René Martínez Pineda

Sociólogo, UES

La epistemología del enfoque del liderazgo político como metáfora del hombre que abre avenidas, es que este es un proceso de construcción sociocultural que depende, en última instancia, de la correlación de fuerzas que se va modificando según la acumulación de bienes simbólicos en el mundo político que expresan la coyuntura heredada, tal como la nueva ilusión popular con la democracia electoral. Entonces, la institución que se destruye para construir otra, pero lejos de los escombros; las ideas nuevas en pugna con las viejas a través de los demonios que aparecen para hacer su acto final; el uso de las normas para romper la norma pétrea y la forma inocua que nos deforma, y el liderazgo en tanto acción fluida y continua son constructos socioculturales alineados desde, para y con las relaciones sociales y económicas de los sujetos entre sí, y de estos con la sociedad, en tanto productora y producto, en tanto promotora y promovida por la democracia electoral.
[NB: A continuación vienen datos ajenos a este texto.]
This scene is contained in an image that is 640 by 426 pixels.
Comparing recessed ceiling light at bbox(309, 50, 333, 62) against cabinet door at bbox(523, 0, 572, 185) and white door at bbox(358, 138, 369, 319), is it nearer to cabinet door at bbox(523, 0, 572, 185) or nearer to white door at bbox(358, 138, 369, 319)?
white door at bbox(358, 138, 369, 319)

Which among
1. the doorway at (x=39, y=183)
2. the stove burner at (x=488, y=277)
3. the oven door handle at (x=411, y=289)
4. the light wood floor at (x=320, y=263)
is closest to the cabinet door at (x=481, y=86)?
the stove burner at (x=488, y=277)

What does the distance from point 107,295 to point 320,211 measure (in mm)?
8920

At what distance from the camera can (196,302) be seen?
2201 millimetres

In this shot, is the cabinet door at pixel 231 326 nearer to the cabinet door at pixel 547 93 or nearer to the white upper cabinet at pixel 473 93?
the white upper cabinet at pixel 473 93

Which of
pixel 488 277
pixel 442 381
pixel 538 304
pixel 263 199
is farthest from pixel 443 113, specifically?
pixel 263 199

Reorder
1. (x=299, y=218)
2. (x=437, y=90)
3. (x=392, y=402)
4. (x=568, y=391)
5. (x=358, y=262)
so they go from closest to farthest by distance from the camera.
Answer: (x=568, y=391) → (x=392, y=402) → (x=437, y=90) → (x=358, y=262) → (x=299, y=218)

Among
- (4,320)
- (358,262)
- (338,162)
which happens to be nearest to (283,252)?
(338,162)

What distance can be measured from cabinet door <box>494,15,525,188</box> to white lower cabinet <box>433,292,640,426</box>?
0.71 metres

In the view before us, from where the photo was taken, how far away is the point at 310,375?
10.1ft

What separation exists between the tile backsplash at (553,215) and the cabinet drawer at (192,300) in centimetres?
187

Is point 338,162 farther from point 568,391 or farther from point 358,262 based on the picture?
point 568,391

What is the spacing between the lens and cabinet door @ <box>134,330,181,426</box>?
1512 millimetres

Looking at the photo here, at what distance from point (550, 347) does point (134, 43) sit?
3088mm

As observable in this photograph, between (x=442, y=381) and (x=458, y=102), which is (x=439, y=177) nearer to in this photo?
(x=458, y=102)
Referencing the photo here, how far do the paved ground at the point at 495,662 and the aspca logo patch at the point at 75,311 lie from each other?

Siendo así, quienes intenten escalar a las posiciones de liderazgo político en ese tipo de democracia deben saber que son tan estratégicos los factores de autoridad y los variados recursos materiales de poder –el recurso económico, el aparataje del Estado y la facultad coercitiva- como aquellos otros recursos simbólicos del poder que pueden ser más incisivos y efectivos que los materiales, tales como la información y los datos, la cultura como expresión cotidiana, la religión como factor de unificación y organización popular, el derecho como norma vital que permite que el pueblo entre en la Constitución, todo ello como un enorme y fascinante espacio deliberativo que genera o fortalece la facultad de comprender, transformar y luego legitimar la realidad social que se quiere construir deslegitimando la que se destruye.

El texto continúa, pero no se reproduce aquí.